US policy has been neither artful nor subtle

And yet, given what we've seen of Trump's "Art of the Deal" following his return to the White House, it's par the course. Since the oath-taking in January, the US administration has made a habit of resorting to entrenched positions, strong rhetoric, disrespectful outbursts and a "my way or the highway" attitude. Relations with entire countries, established trade flows, long-standing deals, and bilateral arrangements between other nations are now considered rife for US interference and 'negotiation'. Most problematic of all, strong words are often followed by ham-fisted actions (or in the shutdown's case, inaction), necessitating hasty retreats after triggering chaos.

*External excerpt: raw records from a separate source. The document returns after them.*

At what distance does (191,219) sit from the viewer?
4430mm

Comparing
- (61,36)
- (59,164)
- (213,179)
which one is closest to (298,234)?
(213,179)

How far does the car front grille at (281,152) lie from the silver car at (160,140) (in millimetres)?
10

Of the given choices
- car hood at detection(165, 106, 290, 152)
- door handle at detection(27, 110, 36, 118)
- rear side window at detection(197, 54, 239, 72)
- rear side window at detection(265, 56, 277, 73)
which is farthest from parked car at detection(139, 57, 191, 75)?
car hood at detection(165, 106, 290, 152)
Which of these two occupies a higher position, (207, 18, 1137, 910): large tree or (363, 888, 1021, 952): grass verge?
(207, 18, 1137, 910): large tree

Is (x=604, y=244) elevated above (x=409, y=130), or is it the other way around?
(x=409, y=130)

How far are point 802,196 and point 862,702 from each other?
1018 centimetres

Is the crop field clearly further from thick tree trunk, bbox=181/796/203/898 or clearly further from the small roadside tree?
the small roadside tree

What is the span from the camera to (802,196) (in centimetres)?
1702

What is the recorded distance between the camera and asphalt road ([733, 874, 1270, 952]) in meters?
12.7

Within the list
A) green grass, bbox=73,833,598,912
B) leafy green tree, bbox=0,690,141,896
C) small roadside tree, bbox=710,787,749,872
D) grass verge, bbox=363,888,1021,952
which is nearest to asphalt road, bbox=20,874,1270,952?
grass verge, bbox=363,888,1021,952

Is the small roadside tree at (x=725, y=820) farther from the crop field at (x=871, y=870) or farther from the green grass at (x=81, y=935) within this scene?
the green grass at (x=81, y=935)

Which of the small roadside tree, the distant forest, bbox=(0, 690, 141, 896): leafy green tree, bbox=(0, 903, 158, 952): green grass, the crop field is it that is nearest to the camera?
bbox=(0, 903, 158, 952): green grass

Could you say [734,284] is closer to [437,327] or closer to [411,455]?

The recent H-1B kerfuffle was a prime example, where people were threatened with their lives being upended and forced to rush back to the US lest they not be allowed to enter after the deadline. Videos shot aboard outbound planes taxiing on US runways show the desperation of passengers to exit before they leave American soil. That policy was scaled back and clarified after causing mayhem at a human and corporate level.

A member of the cleaning staff makes her way through the Rotunda on an empty US Capitol in Washington, DC, on September 30, 2025, hours before the partial government shutdown took effect./VCG

The flagship "Reciprocal Tariffs" are perhaps the best example of callous, citizen-unfriendly policy. Not only was the calculation methodology flawed, but by simply being a function of the US's trade deficits, it also betrayed the real objective—to force American goods down countries' throats, whether it made economic sense or not. Unfortunately for the US administration, the tariffs are a double-edged sword and impact US businesses and citizens as well. And after facing meltdown in the markets and warnings of hamstrung corporates, Trump quickly transitioned to using tariffs as more or less a negotiating tool.

The shutdown of the US government is just the latest in a growing list of chaotic events the Trump administration seems willing to trigger to get a deal on its terms. Only increasingly, the rebound is being felt even more keenly at home. One would imagine "short-term pain for long-term gain" cannot be the perpetual mantra of an administration. Sooner or later, people will ask whether the White House has become confused about whom it's negotiating for and whom it's holding ransom! And that, surely, cannot be the art of the deal.